Halt! Who Goes There?

By EUGENE LINDEN

All conservationists want to preserve the Ndoki, but they're not all convinced that the current plan is the right way. Will the proposed park encompassing 450,000 hectares (1.1 million acres) in the forest core be a safe refuge? Or will it bring hordes of loggers, developers and tourists into the surrounding territory?

Most controversial is the involvement of the World Bank, which administers the Global Environment Facility, the Ndoki park's main sponsor. The bank has been notorious for financing ecologically damaging dams, highways and other grandiose projects all over the globe. Even park proponent Michael Fay admits that asking the bank to protect a pristine area is "a little like giving a bank robber a million dollars to install your security system."

But Fay says criticism has spurred the World Bank to mend its ways. And on close inspection, many of the concerns about the bank's role turn out to be unfounded. For instance, critics such as Greenpeace have argued that the Ndoki park proposal is linked with a loan to Congo that would promote logging. In fact, there is no linkage, and the loan has been tabled because Congo is behind on paying debts. Opponents have also contended that plans for building a road and improving the navigability of the Ndoki River will open the area to those who would exploit it. The feared road, however, is only a Wildlife Conservation International project to improve marginally a dirt path for moving supplies, and the proposal to clear vegetation from the river is simply a WCI plan to remove some fallen trees so that a pirogue can travel between research camps.

Fay concedes that the plan involves compromises and depends on the future good faith of the Congolese government, which is currently racked by turmoil and corruption.
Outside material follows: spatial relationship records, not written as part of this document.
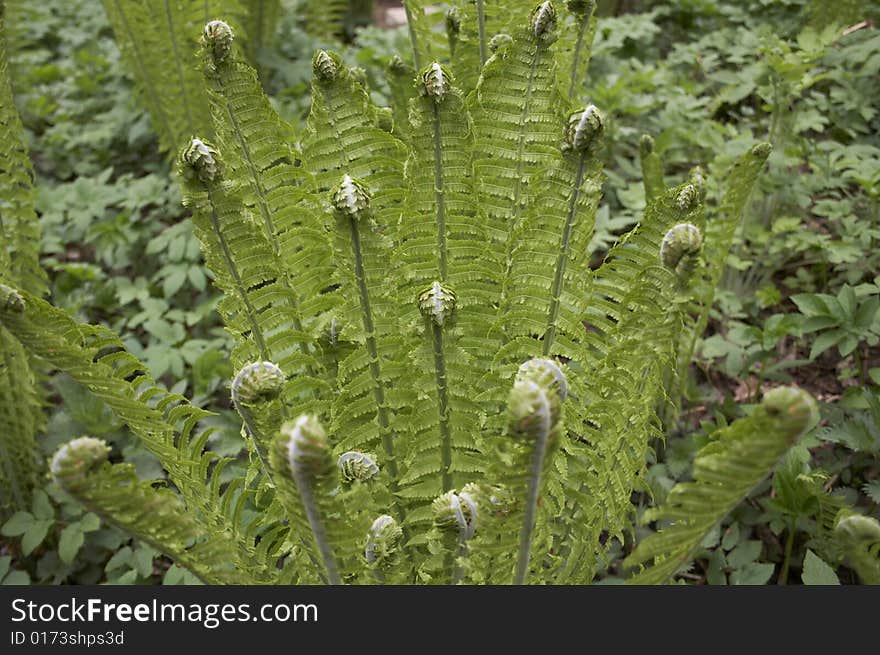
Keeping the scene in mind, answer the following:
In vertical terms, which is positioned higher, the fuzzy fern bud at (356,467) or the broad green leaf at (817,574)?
the fuzzy fern bud at (356,467)

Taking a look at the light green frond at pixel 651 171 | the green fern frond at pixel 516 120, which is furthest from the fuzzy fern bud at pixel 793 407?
the light green frond at pixel 651 171

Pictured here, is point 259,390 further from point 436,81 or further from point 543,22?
point 543,22

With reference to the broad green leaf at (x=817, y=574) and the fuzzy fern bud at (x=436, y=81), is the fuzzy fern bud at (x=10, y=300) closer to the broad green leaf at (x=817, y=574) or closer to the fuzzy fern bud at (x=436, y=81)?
the fuzzy fern bud at (x=436, y=81)

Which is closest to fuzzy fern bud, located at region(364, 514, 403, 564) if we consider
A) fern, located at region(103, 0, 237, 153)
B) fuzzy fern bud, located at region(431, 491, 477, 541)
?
fuzzy fern bud, located at region(431, 491, 477, 541)

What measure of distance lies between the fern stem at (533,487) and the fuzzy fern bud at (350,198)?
1.47 feet

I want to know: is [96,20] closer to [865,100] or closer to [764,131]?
[764,131]

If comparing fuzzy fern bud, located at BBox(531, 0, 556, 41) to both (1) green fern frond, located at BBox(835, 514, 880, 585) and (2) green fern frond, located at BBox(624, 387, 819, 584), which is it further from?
(1) green fern frond, located at BBox(835, 514, 880, 585)

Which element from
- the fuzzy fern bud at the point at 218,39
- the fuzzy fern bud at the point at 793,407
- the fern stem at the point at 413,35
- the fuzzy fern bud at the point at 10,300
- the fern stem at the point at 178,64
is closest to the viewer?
the fuzzy fern bud at the point at 793,407

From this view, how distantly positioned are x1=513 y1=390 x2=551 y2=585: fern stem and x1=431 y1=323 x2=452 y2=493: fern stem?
0.98ft

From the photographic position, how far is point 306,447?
0.83 m

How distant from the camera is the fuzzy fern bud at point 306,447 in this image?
0.83 meters

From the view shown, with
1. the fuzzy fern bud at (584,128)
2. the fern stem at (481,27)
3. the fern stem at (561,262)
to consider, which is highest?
the fern stem at (481,27)

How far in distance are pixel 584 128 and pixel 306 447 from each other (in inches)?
24.8

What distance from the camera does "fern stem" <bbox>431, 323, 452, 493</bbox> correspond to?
117 cm
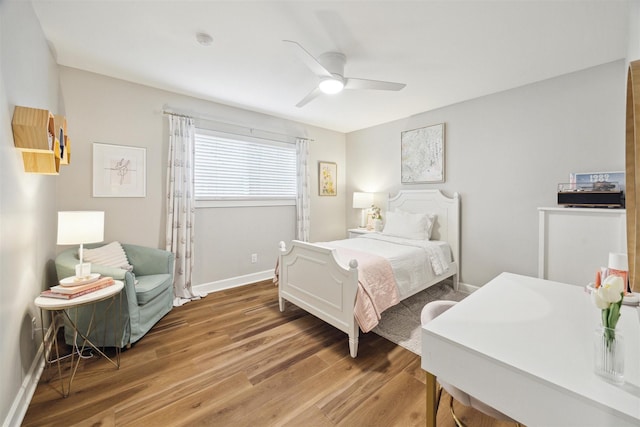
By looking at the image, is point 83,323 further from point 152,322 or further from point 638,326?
point 638,326

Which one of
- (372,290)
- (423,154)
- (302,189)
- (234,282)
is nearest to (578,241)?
(372,290)

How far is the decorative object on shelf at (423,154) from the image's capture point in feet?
12.2

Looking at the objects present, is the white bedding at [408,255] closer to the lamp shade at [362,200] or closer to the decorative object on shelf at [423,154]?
the lamp shade at [362,200]

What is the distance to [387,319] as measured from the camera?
9.02ft

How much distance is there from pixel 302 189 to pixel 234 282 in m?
1.79

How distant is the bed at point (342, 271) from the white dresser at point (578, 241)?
1.04 metres

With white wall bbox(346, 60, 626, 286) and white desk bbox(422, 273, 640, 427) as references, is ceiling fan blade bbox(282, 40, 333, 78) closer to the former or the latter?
white desk bbox(422, 273, 640, 427)

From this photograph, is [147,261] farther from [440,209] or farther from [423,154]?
[423,154]

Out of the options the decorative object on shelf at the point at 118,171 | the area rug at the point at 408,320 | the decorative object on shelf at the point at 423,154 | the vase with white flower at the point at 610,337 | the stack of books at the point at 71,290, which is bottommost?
the area rug at the point at 408,320

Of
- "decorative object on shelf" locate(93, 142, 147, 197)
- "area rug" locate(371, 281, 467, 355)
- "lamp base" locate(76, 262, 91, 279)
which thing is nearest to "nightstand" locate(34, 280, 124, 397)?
"lamp base" locate(76, 262, 91, 279)

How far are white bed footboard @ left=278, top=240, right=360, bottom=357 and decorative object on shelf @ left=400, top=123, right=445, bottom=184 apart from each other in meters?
2.31

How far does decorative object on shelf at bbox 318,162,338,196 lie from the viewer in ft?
15.5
Once Congo elects a new government, the strong arm of the World Bank could prove helpful in ensuring that the country honor agreements prohibiting any economic activity in the core area.
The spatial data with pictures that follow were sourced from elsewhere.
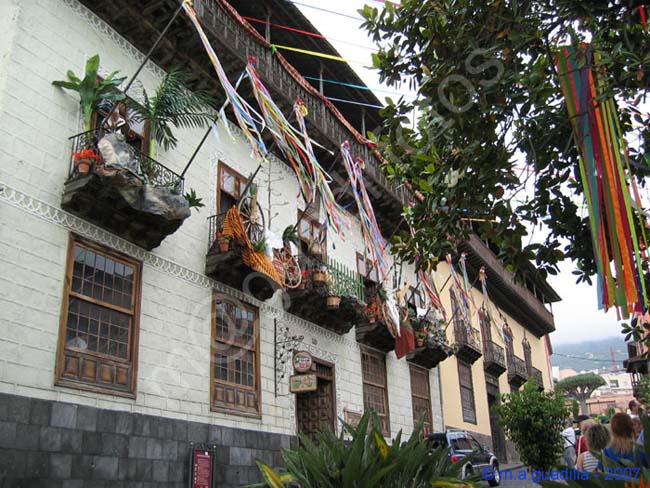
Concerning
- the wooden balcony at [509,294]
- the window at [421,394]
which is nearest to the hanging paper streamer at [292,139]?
the window at [421,394]

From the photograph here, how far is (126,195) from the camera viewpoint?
1140 cm

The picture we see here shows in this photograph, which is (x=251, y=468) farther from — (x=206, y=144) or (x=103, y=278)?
(x=206, y=144)

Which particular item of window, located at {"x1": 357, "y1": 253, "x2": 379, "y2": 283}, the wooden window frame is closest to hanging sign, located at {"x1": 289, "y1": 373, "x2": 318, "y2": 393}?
window, located at {"x1": 357, "y1": 253, "x2": 379, "y2": 283}

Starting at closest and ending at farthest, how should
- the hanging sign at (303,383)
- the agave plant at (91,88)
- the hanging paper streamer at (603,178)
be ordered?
the hanging paper streamer at (603,178)
the agave plant at (91,88)
the hanging sign at (303,383)

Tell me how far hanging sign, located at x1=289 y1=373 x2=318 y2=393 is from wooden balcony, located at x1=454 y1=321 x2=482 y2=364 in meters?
12.2

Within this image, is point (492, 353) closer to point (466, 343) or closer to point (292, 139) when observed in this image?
point (466, 343)

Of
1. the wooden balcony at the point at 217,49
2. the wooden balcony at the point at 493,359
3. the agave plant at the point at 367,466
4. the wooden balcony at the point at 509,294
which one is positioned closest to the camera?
the agave plant at the point at 367,466

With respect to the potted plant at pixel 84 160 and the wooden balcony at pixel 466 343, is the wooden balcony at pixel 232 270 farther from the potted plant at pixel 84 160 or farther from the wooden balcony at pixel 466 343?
the wooden balcony at pixel 466 343

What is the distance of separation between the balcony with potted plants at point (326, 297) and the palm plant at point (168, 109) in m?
4.79

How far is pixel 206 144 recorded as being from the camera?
15.1m

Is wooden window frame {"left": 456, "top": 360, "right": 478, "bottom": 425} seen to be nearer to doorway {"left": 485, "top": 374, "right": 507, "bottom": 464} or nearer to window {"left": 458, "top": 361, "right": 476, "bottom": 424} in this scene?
window {"left": 458, "top": 361, "right": 476, "bottom": 424}

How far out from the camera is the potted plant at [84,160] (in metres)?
11.1

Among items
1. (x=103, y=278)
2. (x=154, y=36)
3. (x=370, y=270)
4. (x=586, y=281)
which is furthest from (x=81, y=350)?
(x=370, y=270)

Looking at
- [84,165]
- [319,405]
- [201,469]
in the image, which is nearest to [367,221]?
[319,405]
The most delicate issue is how to prevent the region from being overrun by immigrants. Scientific research and limited tourism will provide job opportunities for some of the 250 Pygmies who live in nearby Bomassa, but probably not enough to attract a large wave of newcomers. Of the three merchants who moved into Bomassa anticipating a boom, two have already relocated in disappointment. That's just fine with the park advocates, whose purpose is not to create new fortunes but to save the Ndoki's irreplaceable natural treasures. -- E.L.